#### [Problem to solve]
Please copy out all of the data below, keeping every line identical.

#### [Given data]

^^^^^^^^^^^^^^^^

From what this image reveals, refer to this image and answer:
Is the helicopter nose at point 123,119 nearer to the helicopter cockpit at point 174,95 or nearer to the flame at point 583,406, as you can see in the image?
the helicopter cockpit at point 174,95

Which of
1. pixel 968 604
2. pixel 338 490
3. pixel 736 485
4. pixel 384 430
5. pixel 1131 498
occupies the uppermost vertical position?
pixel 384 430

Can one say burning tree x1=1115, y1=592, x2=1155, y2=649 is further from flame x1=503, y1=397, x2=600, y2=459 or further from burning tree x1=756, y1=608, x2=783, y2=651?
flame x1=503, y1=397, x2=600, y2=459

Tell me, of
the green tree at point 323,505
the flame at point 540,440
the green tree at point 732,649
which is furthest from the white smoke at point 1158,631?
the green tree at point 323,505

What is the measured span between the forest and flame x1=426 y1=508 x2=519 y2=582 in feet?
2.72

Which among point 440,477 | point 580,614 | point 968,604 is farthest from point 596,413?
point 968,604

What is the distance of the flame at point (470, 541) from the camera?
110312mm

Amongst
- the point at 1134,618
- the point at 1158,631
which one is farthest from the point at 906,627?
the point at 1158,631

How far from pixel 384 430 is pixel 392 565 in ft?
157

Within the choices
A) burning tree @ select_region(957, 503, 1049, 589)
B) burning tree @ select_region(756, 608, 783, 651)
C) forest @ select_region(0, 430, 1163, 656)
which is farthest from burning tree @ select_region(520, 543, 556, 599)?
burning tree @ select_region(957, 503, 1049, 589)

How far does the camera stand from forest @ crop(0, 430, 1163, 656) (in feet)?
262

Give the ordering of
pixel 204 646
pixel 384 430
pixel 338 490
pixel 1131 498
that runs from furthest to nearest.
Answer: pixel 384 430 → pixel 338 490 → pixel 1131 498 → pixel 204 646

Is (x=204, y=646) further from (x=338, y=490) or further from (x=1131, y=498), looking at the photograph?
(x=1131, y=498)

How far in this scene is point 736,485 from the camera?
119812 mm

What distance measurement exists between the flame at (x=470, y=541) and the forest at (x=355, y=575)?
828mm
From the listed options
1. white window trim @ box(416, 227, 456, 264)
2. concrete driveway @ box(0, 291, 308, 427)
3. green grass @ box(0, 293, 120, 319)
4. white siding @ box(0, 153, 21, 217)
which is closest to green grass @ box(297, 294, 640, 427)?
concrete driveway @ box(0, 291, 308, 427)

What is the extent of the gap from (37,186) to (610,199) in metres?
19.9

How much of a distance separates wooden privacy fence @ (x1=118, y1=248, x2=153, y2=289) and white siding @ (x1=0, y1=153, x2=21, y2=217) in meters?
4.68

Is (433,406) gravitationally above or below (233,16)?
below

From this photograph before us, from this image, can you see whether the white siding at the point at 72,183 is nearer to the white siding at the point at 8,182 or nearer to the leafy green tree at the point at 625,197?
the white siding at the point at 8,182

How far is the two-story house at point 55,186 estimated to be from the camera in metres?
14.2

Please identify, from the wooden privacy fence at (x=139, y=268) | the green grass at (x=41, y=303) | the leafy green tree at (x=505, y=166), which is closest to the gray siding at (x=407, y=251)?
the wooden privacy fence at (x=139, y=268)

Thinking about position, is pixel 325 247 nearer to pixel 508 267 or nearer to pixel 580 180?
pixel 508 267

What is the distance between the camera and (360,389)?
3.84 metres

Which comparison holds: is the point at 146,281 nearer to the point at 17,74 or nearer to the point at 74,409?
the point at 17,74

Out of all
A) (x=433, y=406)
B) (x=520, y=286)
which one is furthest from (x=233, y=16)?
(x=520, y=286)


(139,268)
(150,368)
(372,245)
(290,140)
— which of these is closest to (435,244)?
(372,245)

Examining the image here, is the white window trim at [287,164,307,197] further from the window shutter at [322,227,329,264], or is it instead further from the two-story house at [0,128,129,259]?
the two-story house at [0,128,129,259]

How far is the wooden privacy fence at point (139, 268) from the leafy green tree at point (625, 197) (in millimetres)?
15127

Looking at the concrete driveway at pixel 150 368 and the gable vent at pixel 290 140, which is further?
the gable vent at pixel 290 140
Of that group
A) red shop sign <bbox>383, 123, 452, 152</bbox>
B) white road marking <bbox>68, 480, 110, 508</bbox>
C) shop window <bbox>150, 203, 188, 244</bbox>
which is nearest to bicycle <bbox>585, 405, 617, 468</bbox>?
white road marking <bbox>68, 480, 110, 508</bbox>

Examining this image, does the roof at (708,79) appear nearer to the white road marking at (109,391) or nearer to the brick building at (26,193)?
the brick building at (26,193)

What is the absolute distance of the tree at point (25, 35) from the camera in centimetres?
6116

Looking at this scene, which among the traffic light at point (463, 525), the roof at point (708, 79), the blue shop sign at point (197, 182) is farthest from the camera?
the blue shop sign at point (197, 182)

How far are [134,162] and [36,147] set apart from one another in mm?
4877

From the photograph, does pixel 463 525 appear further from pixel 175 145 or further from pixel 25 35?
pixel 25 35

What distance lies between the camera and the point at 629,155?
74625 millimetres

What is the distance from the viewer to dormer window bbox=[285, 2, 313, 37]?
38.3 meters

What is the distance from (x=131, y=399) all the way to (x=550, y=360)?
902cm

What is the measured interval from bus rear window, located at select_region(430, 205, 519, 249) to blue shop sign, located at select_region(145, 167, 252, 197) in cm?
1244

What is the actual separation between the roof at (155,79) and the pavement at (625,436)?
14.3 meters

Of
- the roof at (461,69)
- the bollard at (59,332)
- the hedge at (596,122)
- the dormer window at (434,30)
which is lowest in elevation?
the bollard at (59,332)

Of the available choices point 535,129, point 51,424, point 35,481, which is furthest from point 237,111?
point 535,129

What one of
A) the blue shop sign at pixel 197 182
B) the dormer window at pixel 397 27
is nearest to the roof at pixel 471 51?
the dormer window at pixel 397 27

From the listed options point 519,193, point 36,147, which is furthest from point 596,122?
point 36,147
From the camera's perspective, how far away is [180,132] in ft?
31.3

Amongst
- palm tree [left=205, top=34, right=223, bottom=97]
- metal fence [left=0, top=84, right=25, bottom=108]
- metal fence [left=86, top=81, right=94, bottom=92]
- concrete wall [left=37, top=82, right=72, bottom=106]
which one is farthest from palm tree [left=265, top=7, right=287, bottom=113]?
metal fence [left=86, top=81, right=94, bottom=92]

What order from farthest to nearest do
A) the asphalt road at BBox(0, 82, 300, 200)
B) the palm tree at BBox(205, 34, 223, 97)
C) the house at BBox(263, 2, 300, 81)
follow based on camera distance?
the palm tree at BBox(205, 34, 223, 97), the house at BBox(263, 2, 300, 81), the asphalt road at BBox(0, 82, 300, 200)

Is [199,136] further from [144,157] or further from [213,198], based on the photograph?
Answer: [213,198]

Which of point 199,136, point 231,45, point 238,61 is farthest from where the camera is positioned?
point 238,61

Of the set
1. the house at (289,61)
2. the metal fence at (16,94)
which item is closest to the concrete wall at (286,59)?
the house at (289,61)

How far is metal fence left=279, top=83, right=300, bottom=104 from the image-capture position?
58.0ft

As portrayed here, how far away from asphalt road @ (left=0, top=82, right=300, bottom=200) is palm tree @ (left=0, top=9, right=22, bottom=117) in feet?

^^^^^^^^^^^^^^^^

#### [Solution to this exercise]
From what this image reveals, refer to this image and answer:
Is the helicopter nose at point 123,119 nearer to the helicopter cockpit at point 174,95 or nearer to the flame at point 583,406, as you can see in the image?
the helicopter cockpit at point 174,95

Which of
1. pixel 968 604
2. pixel 338 490
3. pixel 736 485
4. pixel 384 430
5. pixel 1131 498
occupies the uppermost vertical position?
pixel 384 430

Can one say burning tree x1=1115, y1=592, x2=1155, y2=649 is further from flame x1=503, y1=397, x2=600, y2=459 or further from burning tree x1=756, y1=608, x2=783, y2=651?
flame x1=503, y1=397, x2=600, y2=459

Tell me, of
the green tree at point 323,505
the flame at point 540,440
the green tree at point 732,649
which is furthest from the white smoke at point 1158,631?
the green tree at point 323,505

What is the measured span between the forest and flame x1=426 y1=508 x2=519 y2=582 in feet?
2.72

Which among point 440,477 | point 580,614 | point 968,604 is farthest from point 596,413?
point 968,604

What is the distance of the flame at point (470, 541) from the camera?
110312mm

Amongst
- the point at 1134,618
- the point at 1158,631
which one is farthest from the point at 906,627?
the point at 1158,631

How far from pixel 384 430 is pixel 392 565 in ft?
157

Within the choices
A) burning tree @ select_region(957, 503, 1049, 589)
B) burning tree @ select_region(756, 608, 783, 651)
C) forest @ select_region(0, 430, 1163, 656)
which is farthest from burning tree @ select_region(520, 543, 556, 599)?
burning tree @ select_region(957, 503, 1049, 589)

How far does the camera stand from forest @ crop(0, 430, 1163, 656) (in feet)?
262

Give the ordering of
pixel 204 646
pixel 384 430
pixel 338 490
pixel 1131 498
that runs from furthest to nearest.
Answer: pixel 384 430 → pixel 338 490 → pixel 1131 498 → pixel 204 646

Is (x=204, y=646) further from (x=338, y=490) or further from (x=1131, y=498), looking at the photograph?
(x=1131, y=498)

How far in this scene is point 736,485 from the camera?
119812 mm

What distance measurement exists between the flame at (x=470, y=541) and the forest at (x=355, y=575)?
828mm
From the listed options
1. white window trim @ box(416, 227, 456, 264)
2. concrete driveway @ box(0, 291, 308, 427)
3. green grass @ box(0, 293, 120, 319)
4. white siding @ box(0, 153, 21, 217)
which is closest to green grass @ box(297, 294, 640, 427)?
concrete driveway @ box(0, 291, 308, 427)

What is the extent of the gap from (37,186) to (610,199) in metres?
19.9

How much of a distance separates wooden privacy fence @ (x1=118, y1=248, x2=153, y2=289) and white siding @ (x1=0, y1=153, x2=21, y2=217) in meters?
4.68

Is (433,406) gravitationally above or below (233,16)?
below

From this photograph before us, from this image, can you see whether the white siding at the point at 72,183 is nearer to the white siding at the point at 8,182 or nearer to the leafy green tree at the point at 625,197?
the white siding at the point at 8,182

How far is the two-story house at point 55,186 estimated to be from the camera in metres?
14.2

Please identify, from the wooden privacy fence at (x=139, y=268) | the green grass at (x=41, y=303) | the leafy green tree at (x=505, y=166), which is closest to the gray siding at (x=407, y=251)?
the wooden privacy fence at (x=139, y=268)

Thinking about position, is pixel 325 247 nearer to pixel 508 267 or nearer to pixel 580 180?
pixel 508 267

What is the distance between the camera and (360,389)?
3.84 metres

Which comparison holds: is the point at 146,281 nearer to the point at 17,74 or nearer to the point at 74,409?
the point at 17,74

Out of all
A) (x=433, y=406)
B) (x=520, y=286)
which one is furthest from (x=233, y=16)?
(x=520, y=286)


(139,268)
(150,368)
(372,245)
(290,140)
— which of these is closest to (435,244)?
(372,245)

Examining the image here, is the white window trim at [287,164,307,197] further from the window shutter at [322,227,329,264], or is it instead further from the two-story house at [0,128,129,259]?
the two-story house at [0,128,129,259]

How far is the wooden privacy fence at point (139, 268) from the leafy green tree at point (625, 197) (in millimetres)?
15127

Looking at the concrete driveway at pixel 150 368 and the gable vent at pixel 290 140, which is further?
the gable vent at pixel 290 140
Of that group
A) red shop sign <bbox>383, 123, 452, 152</bbox>
B) white road marking <bbox>68, 480, 110, 508</bbox>
C) shop window <bbox>150, 203, 188, 244</bbox>
which is nearest to bicycle <bbox>585, 405, 617, 468</bbox>?
white road marking <bbox>68, 480, 110, 508</bbox>

Examining this image, does the roof at (708,79) appear nearer to the white road marking at (109,391) or nearer to the brick building at (26,193)?
the brick building at (26,193)

What is the absolute distance of the tree at point (25, 35) from the camera in centimetres?
6116

Looking at this scene, which among the traffic light at point (463, 525), the roof at point (708, 79), the blue shop sign at point (197, 182) is farthest from the camera?
the blue shop sign at point (197, 182)

How far are [134,162] and [36,147] set apart from one another in mm?
4877

From the photograph, does pixel 463 525 appear further from pixel 175 145 or further from pixel 25 35?
pixel 25 35

What distance lies between the camera and the point at 629,155?
74625 millimetres

What is the distance from the viewer to dormer window bbox=[285, 2, 313, 37]?
38.3 meters

What is the distance from (x=131, y=399) all the way to (x=550, y=360)?
902cm

What is the measured interval from bus rear window, located at select_region(430, 205, 519, 249) to blue shop sign, located at select_region(145, 167, 252, 197) in cm?
1244

What is the actual separation between the roof at (155,79) and the pavement at (625,436)?
14.3 meters

Of
- the roof at (461,69)
- the bollard at (59,332)
- the hedge at (596,122)
- the dormer window at (434,30)
which is lowest in elevation?
the bollard at (59,332)

Of the available choices point 535,129, point 51,424, point 35,481, which is furthest from point 237,111?
point 535,129

What one of
A) the blue shop sign at pixel 197 182
B) the dormer window at pixel 397 27
is nearest to the roof at pixel 471 51?
the dormer window at pixel 397 27

From the listed options point 519,193, point 36,147, which is furthest from point 596,122?
point 36,147
From the camera's perspective, how far away is [180,132] in ft?
31.3

Amongst
- palm tree [left=205, top=34, right=223, bottom=97]
- metal fence [left=0, top=84, right=25, bottom=108]
- metal fence [left=86, top=81, right=94, bottom=92]
- concrete wall [left=37, top=82, right=72, bottom=106]
which one is farthest from palm tree [left=265, top=7, right=287, bottom=113]?
metal fence [left=86, top=81, right=94, bottom=92]

What order from farthest to nearest do
A) the asphalt road at BBox(0, 82, 300, 200)
B) the palm tree at BBox(205, 34, 223, 97)
C) the house at BBox(263, 2, 300, 81)
follow based on camera distance?
the palm tree at BBox(205, 34, 223, 97), the house at BBox(263, 2, 300, 81), the asphalt road at BBox(0, 82, 300, 200)

Is [199,136] further from [144,157] or further from [213,198], based on the photograph?
Answer: [213,198]

Which of point 199,136, point 231,45, point 238,61 is farthest from where the camera is positioned?
point 238,61

Of the set
1. the house at (289,61)
2. the metal fence at (16,94)
which item is closest to the concrete wall at (286,59)?
the house at (289,61)

How far is metal fence left=279, top=83, right=300, bottom=104 from the image-capture position?
58.0ft

As portrayed here, how far away from asphalt road @ (left=0, top=82, right=300, bottom=200) is palm tree @ (left=0, top=9, right=22, bottom=117) in feet?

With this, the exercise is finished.